--- START OF RECORDS FOR THE EXERCISE ---

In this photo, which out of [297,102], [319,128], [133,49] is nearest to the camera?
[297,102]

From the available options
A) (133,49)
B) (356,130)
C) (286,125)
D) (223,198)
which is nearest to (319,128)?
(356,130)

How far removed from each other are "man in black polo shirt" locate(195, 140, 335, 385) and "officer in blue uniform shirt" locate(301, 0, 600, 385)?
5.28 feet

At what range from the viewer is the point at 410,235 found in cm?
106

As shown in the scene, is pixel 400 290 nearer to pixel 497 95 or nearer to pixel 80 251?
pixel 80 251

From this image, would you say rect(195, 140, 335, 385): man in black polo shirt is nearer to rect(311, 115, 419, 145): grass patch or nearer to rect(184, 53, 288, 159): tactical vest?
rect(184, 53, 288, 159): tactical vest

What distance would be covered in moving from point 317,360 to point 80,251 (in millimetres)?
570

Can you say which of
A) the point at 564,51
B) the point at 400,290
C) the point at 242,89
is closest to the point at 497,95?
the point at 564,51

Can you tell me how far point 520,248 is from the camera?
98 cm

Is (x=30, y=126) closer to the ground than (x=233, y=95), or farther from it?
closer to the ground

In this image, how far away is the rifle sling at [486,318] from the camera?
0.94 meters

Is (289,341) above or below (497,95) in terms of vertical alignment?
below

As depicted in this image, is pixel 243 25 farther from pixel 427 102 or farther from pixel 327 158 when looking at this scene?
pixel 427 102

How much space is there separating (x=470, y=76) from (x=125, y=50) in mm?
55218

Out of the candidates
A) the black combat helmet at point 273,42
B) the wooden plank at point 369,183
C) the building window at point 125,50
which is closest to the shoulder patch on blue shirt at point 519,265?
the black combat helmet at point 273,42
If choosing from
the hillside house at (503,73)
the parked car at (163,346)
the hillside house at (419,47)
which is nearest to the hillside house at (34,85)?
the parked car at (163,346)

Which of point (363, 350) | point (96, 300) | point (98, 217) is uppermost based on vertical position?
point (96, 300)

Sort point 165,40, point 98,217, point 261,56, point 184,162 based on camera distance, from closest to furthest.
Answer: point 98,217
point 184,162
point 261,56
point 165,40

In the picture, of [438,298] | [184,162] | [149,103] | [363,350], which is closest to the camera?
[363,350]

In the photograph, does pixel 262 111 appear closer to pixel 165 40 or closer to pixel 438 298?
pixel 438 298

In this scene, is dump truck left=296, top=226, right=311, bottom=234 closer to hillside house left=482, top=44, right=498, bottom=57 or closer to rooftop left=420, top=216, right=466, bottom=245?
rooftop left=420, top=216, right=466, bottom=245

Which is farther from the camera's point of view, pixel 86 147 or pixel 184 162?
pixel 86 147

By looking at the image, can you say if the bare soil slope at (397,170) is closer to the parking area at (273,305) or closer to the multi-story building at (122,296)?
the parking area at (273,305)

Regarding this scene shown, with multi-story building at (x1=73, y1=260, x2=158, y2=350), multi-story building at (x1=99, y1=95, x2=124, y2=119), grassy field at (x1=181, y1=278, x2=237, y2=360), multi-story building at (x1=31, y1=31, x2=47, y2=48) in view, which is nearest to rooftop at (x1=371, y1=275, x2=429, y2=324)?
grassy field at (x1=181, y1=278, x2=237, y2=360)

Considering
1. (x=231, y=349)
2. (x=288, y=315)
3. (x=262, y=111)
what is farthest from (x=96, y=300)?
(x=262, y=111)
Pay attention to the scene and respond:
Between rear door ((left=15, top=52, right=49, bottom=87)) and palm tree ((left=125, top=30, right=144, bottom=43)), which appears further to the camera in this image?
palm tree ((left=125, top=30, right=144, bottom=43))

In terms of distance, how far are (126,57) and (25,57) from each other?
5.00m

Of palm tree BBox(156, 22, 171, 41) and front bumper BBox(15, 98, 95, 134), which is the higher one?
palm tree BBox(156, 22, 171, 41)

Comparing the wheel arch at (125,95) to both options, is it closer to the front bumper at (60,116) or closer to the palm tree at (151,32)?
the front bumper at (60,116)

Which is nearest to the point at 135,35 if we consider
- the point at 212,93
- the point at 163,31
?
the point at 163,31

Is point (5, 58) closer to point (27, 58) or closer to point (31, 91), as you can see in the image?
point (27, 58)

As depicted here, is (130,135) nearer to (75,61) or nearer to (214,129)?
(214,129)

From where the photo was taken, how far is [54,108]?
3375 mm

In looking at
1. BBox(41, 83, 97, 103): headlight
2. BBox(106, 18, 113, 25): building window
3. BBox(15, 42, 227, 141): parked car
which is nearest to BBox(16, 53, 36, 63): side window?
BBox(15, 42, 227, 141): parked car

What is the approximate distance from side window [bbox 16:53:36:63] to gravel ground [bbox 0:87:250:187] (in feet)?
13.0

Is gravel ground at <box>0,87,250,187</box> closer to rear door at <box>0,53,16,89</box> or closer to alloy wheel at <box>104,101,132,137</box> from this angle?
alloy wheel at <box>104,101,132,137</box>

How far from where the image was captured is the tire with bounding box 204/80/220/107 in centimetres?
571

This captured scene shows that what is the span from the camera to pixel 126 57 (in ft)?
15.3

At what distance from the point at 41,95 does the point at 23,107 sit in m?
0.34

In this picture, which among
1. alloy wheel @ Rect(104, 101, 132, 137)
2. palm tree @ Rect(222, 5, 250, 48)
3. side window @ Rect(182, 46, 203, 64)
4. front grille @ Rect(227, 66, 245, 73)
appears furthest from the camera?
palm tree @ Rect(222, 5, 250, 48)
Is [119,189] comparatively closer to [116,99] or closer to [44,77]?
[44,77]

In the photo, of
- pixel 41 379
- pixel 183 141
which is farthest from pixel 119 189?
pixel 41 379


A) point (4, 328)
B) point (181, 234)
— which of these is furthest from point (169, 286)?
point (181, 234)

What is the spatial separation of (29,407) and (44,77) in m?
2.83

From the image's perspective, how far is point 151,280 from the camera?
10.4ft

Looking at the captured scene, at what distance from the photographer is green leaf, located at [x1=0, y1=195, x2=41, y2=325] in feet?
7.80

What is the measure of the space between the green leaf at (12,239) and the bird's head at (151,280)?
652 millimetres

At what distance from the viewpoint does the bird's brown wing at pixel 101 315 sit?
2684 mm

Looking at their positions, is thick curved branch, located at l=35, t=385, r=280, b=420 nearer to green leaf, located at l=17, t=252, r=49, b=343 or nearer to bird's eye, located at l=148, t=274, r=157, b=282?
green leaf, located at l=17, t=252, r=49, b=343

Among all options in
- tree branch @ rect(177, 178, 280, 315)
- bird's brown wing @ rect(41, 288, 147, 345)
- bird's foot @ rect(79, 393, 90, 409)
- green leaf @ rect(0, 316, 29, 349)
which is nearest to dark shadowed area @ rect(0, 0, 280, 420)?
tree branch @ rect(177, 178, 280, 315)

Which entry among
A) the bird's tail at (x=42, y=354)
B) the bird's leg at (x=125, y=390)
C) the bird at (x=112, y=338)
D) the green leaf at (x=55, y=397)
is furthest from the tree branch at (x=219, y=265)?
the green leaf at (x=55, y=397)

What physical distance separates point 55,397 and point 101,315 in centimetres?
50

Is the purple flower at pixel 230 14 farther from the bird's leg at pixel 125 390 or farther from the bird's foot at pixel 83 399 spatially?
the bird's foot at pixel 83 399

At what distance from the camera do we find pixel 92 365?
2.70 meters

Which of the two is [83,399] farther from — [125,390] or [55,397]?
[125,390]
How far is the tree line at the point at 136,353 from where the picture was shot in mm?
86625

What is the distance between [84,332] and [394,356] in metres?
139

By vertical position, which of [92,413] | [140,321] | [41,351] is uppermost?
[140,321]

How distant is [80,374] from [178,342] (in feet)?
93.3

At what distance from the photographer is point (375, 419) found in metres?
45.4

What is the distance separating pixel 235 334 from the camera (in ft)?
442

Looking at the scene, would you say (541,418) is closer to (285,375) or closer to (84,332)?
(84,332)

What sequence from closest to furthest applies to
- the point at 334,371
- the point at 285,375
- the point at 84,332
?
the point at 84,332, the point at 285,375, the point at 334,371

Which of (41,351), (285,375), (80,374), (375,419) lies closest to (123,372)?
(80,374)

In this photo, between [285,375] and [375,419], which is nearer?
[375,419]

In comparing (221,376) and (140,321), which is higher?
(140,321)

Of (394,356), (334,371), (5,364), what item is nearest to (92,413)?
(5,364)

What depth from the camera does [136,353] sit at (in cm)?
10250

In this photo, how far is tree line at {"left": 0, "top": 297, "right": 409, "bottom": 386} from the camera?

--- END OF RECORDS FOR THE EXERCISE ---

_THE REQUEST_. Starting at the line that contains "At what distance from the photographer is point" and continuing through the end of the lines, reproduce those lines with "the camera" switched to "the viewer", leaving everything else unchanged.

_ANSWER TO THIS PROBLEM_.
At what distance from the photographer is point (375, 419) found in metres?
45.4

What is the distance separating pixel 235 334 from the viewer (in ft)?
442

Looking at the scene, would you say (541,418) is closer to (285,375) or closer to (84,332)?
(84,332)

What sequence from closest to furthest applies to
- the point at 334,371
- the point at 285,375
- the point at 84,332
?
the point at 84,332, the point at 285,375, the point at 334,371

Which of (41,351), (285,375), (80,374), (375,419) lies closest to (123,372)?
(80,374)

In this photo, between [285,375] and [375,419], which is nearer?
[375,419]

In comparing (221,376) and (140,321), which is higher?
(140,321)

Of (394,356), (334,371), (5,364), what item is nearest to (92,413)?
(5,364)

What depth from the viewer does [136,353] sit at (in cm)?
10250

In this photo, how far is tree line at {"left": 0, "top": 297, "right": 409, "bottom": 386} from the viewer?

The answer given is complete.